Additional context & screenshots
Issue Analytics
- State:
- Created 2 years ago
- Comments:6 (1 by maintainers)
Top GitHub Comments
Thanks for the stacktrace and filing an issue. Sounds like the basic problem is if one of the dirs plotman depends on disappears (ie the drive gets unmounted) we die instead of cleanly recovering?
Hi sorry, I thought I subscribed to this issue, but I’ve somehow subscribed to all activity in the repo and lost your reply in the noise.
It’s possible that is the case, but I think what I’m observing was slightly different.
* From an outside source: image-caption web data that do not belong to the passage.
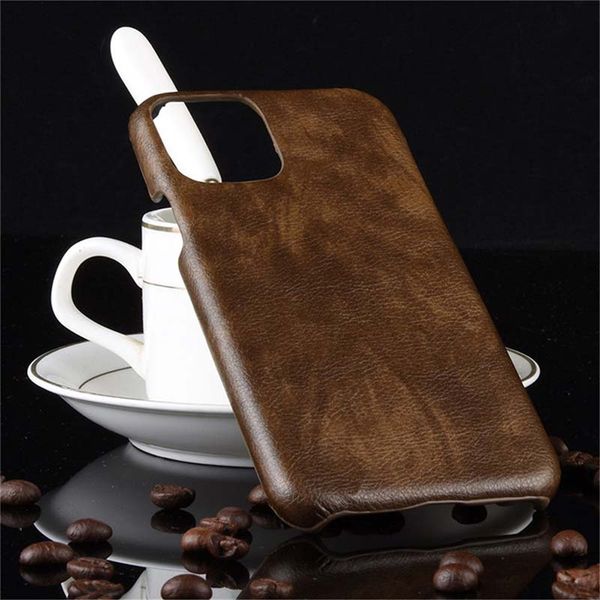 

for iphone 11 pro max x xs max 8 plus samsung galaxy s10e note10 plus phone case pu leather shockproof vintage litchi pattern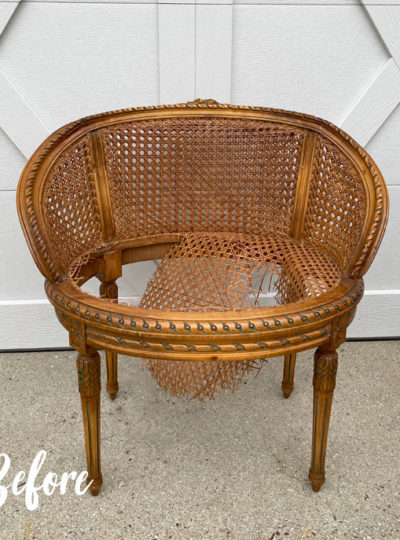 How to Fix a Broken Cane Chair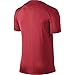 NIKE Men's Pro Fitted Short Sleeve Shirt, University Red/Team Red/White, Medium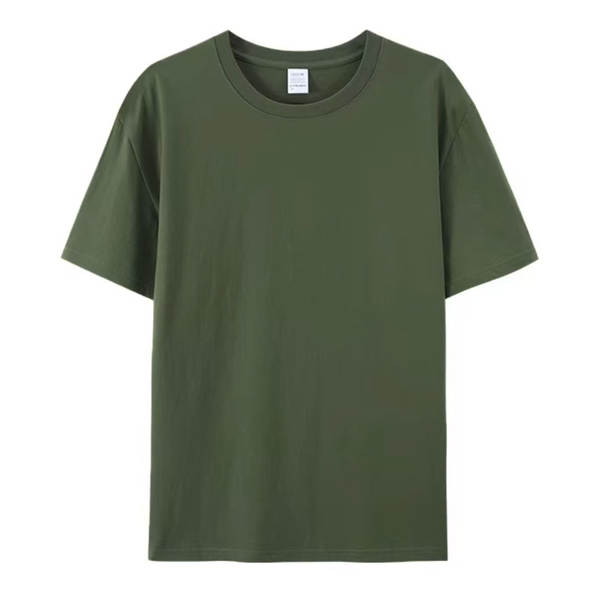 T-Shirt de algodão puro personalizado logo masculino e feminino do mesmo tamanho T-Shirt de luxo longas mãos grandes mãos femininas T-Shirt personalizado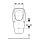 Geberit 116141001 Tamina Urinal, wasserlos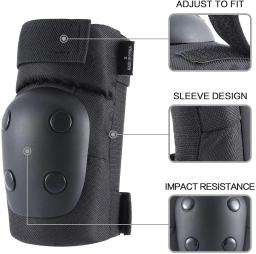 INMOTION Adulto Joelheiras Cotovelo Pads Guardas De Pulso 6 em 1 Protective Gear Set para Ciclismo Roller Skating Esportes Ao Ar Livre - Image 3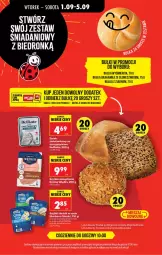 Gazetka promocyjna Biedronka - Od Wtorku - Gazetka - ważna od 05.09 do 05.09.2026 - strona 79 - produkty: Sos, Ser, Gra, Szynka, Serek, Bułka grahamka, Bułka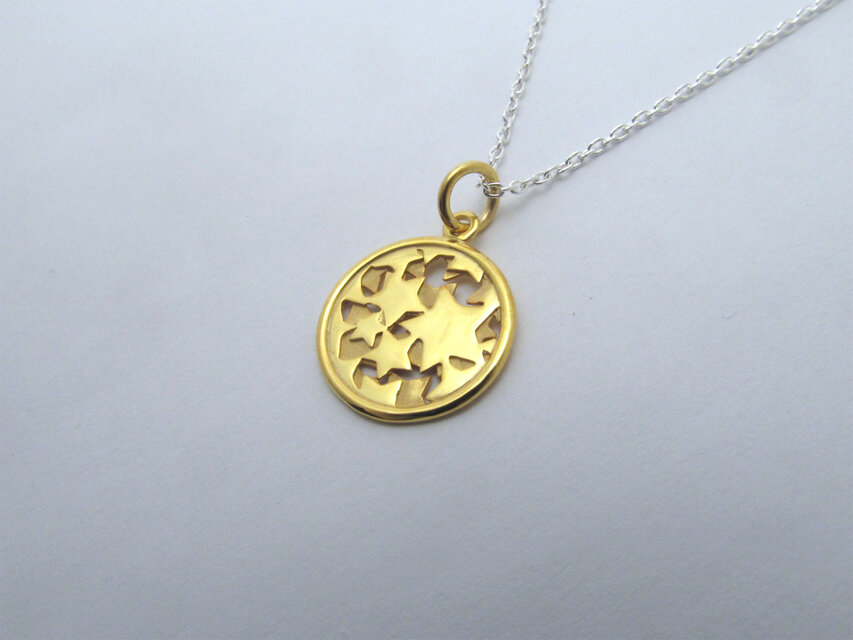 金色の星のコインネックレス【リバーシブル】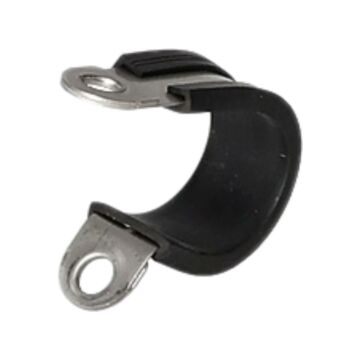 SCHRAUBROHRSCHELLE 21,3/15 VA MIT GUMMIP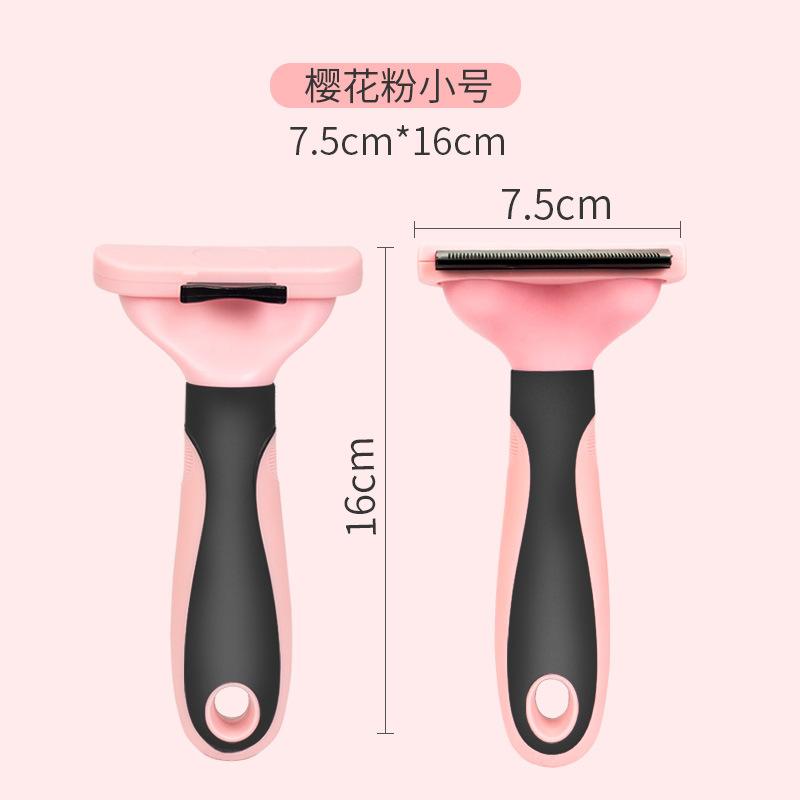 Self-cleaning Dog Needle Comb, Large Pet Comb for Detangling, Removing Loose Hair, Pet Supplies for Cats
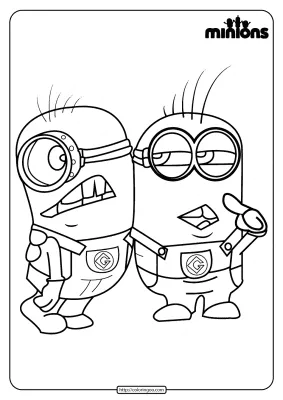 Printable Minions Pdf Coloring Pages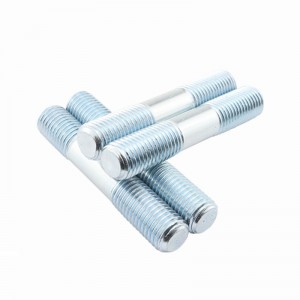 High strength blackened double head screw Blue white zinc Double tooth bolt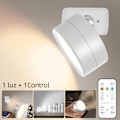 Miniatyrbild 1 av 5: 360° 3 Ljusstyrkor, 3 Färger, Väggmonterad Touchkontroll, Aluminiummaterial Adjustable 1Light 1W control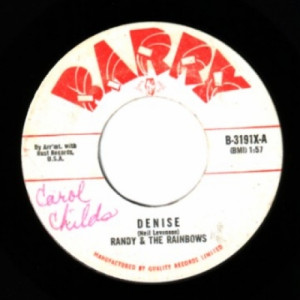 Randy & The Rainbows - Denise / Come Back - 45 - Vinyl - 45''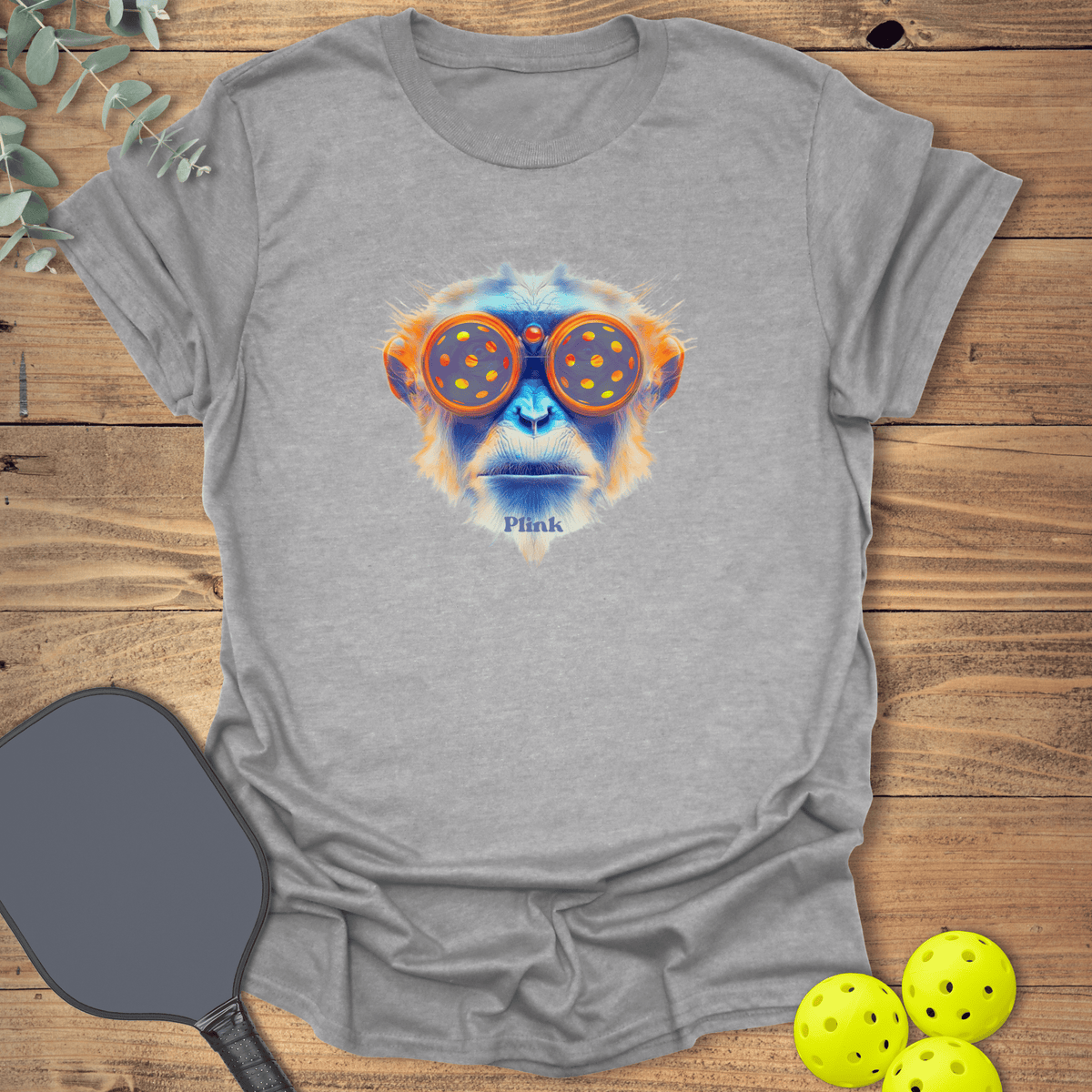 Zap the Chimp Pickleball T-Shirt - Graphic Tee - Gift for Pickleball Players - Unisex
I was using the Chia GUI to experiment with plotting to an external hard drive. That was logging to a default location in .chia/mainnet/plotter.
Separately, I had plot man configured to log into that same directory, because I noticed it would scan the logs of plots from other sources. So that way I could keep an eye on the experimental plots, and let plotman take them into account when scheduling.
Some kind of error happened with the external hard drive and the mount got really messed up. I eventually had to force unmount it. Any calls to stat that drive were locking up processes.
So it’s possible that was related. Even just trying to list the root directory of the drive with
ls /dev/sdm
would just hang forever. Trying to check the smart data and grab temperature for instance would hang forever.So if plotman is doing any of that under the hood, maybe it was stuck waiting on a hung process.